● **PAGE TEXT**:
Bloomberg Law
Dec. 29, 2020, 9:01 AM

Sixth Circuit Offers New Clarity for Copycat Fraud Cases

D. Jacques Smith
D. Jacques Smith
Arent Fox LLP
Randall A. Brater
Randall A. Brater
Arent Fox LLP
Michael F. Dearington
Michael F. Dearington
ArentFox Schiff

The U.S. Court of Appeals for the Sixth Circuit recently analyzed whether and to what extent a relator can survive the False Claims Act’s public disclosure bar when the relator alleges continuation of a fraud scheme—previously resolved with the government—during the pendency of an integrity agreement involving oversight from the Department of Health and Human Services Office of Inspector General.

In United States ex rel. Maur v. Hage-Korban, the Sixth Circuit affirmed a district court dismissal under the public disclosure bar, holding that the relator was not an original source in part because his allegations did not materially add to the information already reported to the government under an integrity agreement.

The court’s holding could further strengthen arguments by FCA defendants who are named in copycat suits following the resolution of earlier FCA allegations, but who remain under HHS OIG oversight in connection with a corporate or individual integrity agreement.

Case Details and Holding

In Maur, the relator filed an FCA suit against a cardiologist and various hospitals in 2017 for allegedly submitting false claims to Medicare for medically unnecessary cardiac and stent procedures during a nine-month period in 2016. The relator was a physician who had worked at the defendant cardiologist’s practice and provided nine examples of alleged fraudulent billing in his complaint.

The relator’s allegations, however, were not novel. A decade earlier, a different relator had accused the same defendant cardiologist and many of the same hospitals of the same fraud scheme, leading to a $1.15 million settlement between the cardiologist and the government with respect to cardiac procedures performed between 2004 and 2012.

● **EXERCISE DIRECTIONS**:
Please write the next part of the article on the Sixth Circuit's copycat fraud ruling, picking up after its final paragraph. The records have nothing to do with the article on the Sixth Circuit's copycat fraud ruling.

● **INFORMATION SHOWN**:
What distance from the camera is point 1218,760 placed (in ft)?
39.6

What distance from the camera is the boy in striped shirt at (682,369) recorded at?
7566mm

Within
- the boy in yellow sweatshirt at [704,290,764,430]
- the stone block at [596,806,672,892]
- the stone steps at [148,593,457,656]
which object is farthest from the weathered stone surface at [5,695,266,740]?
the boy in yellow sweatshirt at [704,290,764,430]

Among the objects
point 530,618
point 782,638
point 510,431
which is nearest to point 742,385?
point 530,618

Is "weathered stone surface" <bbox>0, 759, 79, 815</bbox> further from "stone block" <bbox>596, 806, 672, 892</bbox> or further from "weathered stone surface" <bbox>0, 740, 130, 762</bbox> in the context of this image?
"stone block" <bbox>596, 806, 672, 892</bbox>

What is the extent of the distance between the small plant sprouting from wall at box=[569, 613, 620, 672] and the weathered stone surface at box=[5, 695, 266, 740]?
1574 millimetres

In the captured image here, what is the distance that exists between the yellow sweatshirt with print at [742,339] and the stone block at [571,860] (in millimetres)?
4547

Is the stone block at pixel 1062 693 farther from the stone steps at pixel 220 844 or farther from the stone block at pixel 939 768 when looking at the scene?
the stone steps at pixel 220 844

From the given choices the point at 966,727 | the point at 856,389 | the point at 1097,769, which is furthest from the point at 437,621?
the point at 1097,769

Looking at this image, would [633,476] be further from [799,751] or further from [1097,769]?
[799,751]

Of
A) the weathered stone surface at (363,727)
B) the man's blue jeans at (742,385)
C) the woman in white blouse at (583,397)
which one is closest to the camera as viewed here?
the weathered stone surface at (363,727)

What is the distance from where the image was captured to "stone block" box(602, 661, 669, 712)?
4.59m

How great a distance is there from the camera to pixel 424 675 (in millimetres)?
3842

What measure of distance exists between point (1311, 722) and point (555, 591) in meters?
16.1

● **EXPECTED ANSWER**:
In connection with the settlement, the cardiologist also entered into a three-year integrity agreement with HHS OIG, which required significant oversight of his procedures, coding, and billing by an independent review organization that then reported its findings to to the OIG on a quarterly basis.

On appeal, the Sixth Circuit affirmed the district court’s dismissal, holding that the earlier FCA action, press releases, and integrity agreement collectively triggered the public disclosure bar, and that the relator was not an “original source” within the meaning of the statute.

The court reasoned in part that the public disclosure bar has a “generally broad scope,” and the U.S. Supreme Court has expansively interpreted the term “report” within the meaning of Section 3730(e)(4)(A)(ii) to include “something that gives information or notification,” which in this case encompassed the integrity agreement.

Importantly, in holding that the relator was not an original source, the court relied heavily on the fact that an integrity agreement remained pending when the fraud allegedly occurred, rendering the relator’s allegations immaterial to the government, since the government had already been scrutinizing the defendant’s billings.

Practical Impact

The Maur case importantly provides an analytical framework courts can apply when determining whether allegations that a defendant has continued or restarted a fraud scheme following a settlement should clear the public disclosure bar.

If the relator’s allegations relate to transactions that are already being scrutinized by an independent review organization and HHS OIG, the relator’s allegations may not materially add to the public disclosures arising from the prior FCA suit and settlement under Section 3730(e)(4)(B) of the FCA, even if the relator is a corporate insider.

If the allegations post-date such review, however, or the review would not be capable of ferreting out the alleged fraud, the relator has a greater chance of demonstrating original source status.

This area of the law is relatively undeveloped, however, and courts outside the Sixth Circuit could depart from the Maur case’s analysis.

For example, a court could decide to analyze materiality not through the eyes of the government, but through the eyes of the court or jury, since the original source definition is arguably ambiguous as to whom the information must be material in order to give the relator original source status.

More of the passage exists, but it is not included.